After the attack, Joseph and Emma moved into rooms in Newel Whitney’s store in Kirtland. In 1833, Joseph ta
ught a class there that he called the School of Prophets. He was preparing missionaries to return east and to travel to England. Following the fashion of the day, the men smoked and chewed tobacco during these sessions, spitting liberally on the floor. Emma, who had to clean the mess, complained. Joseph received a revelation from God that “tobacco is not for the body neither for the belly and is not good for man.” The lord of the universe also condemned alcohol. For added measure, He included “hot drinks,” tea and coffee, a rule that, some said, was meant as a dig at women who enjoyed these tamer vices. The proscriptions were in line with the growing temperance movement and the dietary fads of other religious groups. Mormons have observed them ever since.
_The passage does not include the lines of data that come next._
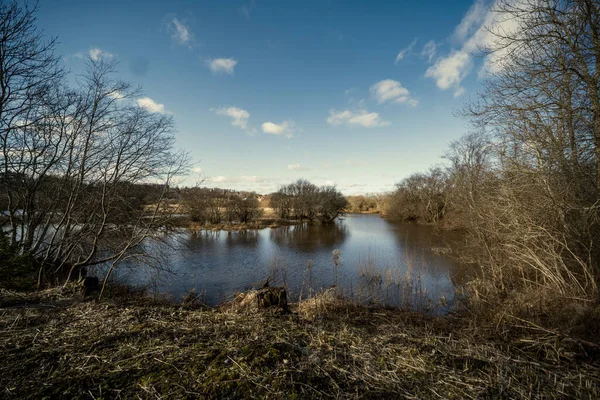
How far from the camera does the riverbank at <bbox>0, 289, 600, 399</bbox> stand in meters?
2.04

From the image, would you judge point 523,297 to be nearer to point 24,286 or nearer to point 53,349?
point 53,349

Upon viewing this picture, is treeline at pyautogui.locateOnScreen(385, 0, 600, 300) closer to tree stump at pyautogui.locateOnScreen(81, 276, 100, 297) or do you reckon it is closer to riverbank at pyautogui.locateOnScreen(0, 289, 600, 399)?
riverbank at pyautogui.locateOnScreen(0, 289, 600, 399)

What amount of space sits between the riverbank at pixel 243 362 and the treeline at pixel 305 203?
42368mm

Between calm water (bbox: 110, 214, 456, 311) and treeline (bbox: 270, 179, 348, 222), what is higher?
treeline (bbox: 270, 179, 348, 222)

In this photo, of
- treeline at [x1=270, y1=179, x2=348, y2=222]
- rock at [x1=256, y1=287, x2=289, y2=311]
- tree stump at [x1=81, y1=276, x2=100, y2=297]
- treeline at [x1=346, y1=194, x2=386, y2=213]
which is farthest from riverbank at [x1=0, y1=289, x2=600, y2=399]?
treeline at [x1=346, y1=194, x2=386, y2=213]

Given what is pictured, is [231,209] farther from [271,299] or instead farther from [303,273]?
[271,299]

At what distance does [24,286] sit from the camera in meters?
5.24

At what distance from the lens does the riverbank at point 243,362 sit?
204cm

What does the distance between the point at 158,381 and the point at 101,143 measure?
813 cm

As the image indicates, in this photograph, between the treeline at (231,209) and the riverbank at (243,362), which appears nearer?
the riverbank at (243,362)

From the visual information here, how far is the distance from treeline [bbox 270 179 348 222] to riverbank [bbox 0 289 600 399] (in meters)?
42.4

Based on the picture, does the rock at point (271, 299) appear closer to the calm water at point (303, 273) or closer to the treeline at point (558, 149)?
the calm water at point (303, 273)

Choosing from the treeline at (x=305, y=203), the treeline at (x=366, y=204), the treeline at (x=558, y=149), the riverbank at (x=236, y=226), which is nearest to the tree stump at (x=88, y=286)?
the treeline at (x=558, y=149)

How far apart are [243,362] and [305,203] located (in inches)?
1720
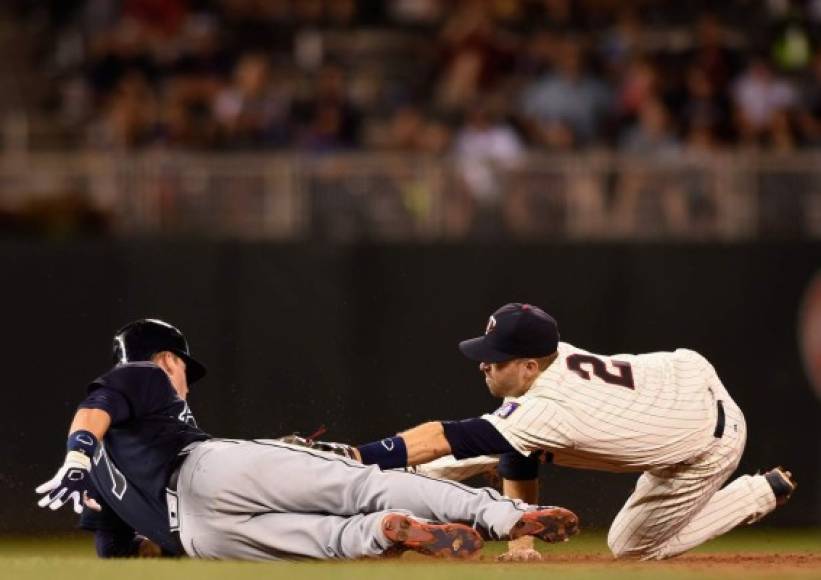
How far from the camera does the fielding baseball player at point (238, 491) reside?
25.6 ft

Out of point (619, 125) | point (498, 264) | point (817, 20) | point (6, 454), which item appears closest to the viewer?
point (6, 454)

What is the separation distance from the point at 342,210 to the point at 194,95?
117 inches

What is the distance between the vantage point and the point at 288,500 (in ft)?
26.1

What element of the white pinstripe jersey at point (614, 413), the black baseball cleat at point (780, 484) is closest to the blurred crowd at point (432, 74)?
the black baseball cleat at point (780, 484)

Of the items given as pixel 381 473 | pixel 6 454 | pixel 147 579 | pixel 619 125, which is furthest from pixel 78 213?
pixel 147 579

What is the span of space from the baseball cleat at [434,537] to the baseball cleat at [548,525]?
27cm

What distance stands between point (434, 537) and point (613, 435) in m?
1.20

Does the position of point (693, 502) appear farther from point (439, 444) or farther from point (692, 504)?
point (439, 444)

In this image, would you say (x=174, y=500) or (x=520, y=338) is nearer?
(x=174, y=500)

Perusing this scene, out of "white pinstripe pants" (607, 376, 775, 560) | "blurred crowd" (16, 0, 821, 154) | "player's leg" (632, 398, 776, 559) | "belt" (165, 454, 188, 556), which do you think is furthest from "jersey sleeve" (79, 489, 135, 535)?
"blurred crowd" (16, 0, 821, 154)

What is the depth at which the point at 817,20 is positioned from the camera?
1616 cm

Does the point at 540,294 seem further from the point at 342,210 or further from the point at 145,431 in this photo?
the point at 145,431

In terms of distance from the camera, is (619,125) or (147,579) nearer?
(147,579)

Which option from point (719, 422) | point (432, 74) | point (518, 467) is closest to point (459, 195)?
point (432, 74)
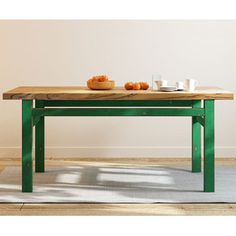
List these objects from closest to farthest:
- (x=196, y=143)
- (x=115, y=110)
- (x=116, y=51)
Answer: (x=115, y=110) → (x=196, y=143) → (x=116, y=51)

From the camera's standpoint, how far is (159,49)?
6.48m

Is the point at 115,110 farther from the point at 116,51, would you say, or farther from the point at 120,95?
the point at 116,51

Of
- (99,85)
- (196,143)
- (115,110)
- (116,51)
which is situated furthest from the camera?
(116,51)

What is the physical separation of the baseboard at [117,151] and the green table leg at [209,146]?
1662mm

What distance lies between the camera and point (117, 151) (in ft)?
21.5

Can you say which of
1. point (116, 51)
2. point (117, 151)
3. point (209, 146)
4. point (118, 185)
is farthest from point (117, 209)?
point (116, 51)

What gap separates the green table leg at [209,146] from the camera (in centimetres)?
486

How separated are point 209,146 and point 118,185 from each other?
725mm

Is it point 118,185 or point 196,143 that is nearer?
point 118,185

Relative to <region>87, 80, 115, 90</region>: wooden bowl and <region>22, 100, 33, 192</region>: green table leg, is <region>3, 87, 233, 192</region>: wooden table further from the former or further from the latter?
<region>87, 80, 115, 90</region>: wooden bowl

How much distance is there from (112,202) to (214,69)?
2.33 m

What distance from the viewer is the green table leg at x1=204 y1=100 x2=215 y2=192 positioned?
191 inches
More serious issues weighed on Smith in 1834. The Mormon settlement in Independence, Missouri, which Joseph had blessed as the new Zion, was facing growing opposition from local settlers. To the Missourians, Mormons were fanatics intent on grabbing political power and “tampering with our slaves.” They had already tarred and feathered Bishop Edward Partridge and destroyed the Mormons’ printing press. Vigilante mobs now attacked Mormon farmers and townspeople, burning their homes and ransacking their stores. Most Saints fled from Jackson County to the more remote Clay County on the north side of the Missouri River.
Alarmed by the news and guided as always by revelations from God, Smith formed an armed band in Kirtland and planned a march to “redeem Zion.” He called the expedition Zion’s Camp. Numbering about a hundred volunteers, the group left Kirtland in May 1834. They walked across Ohio, Indiana, and Illinois. In Missouri they met a similar contingent, which Hyrum Smith had recruited among Michigan Mormons.
Joseph quickly saw that recovering Mormon land in Jackson County by force was hopeless. Legal remedies also failed. In spite of his rhetoric, in which God commanded him to “break down the walls of mine enemies; throw down their tower, and scatter their watchmen,” his military force was really just a play army. Its only effect was to spook Missourians, who armed themselves and burned even more Mormon homes. In late June, realizing he was unprepared for real violence, Smith disbanded the camp. The Missouri Mormons would eventually settle even farther north in Caldwell County, where they created the town of Far West as their new headquarters.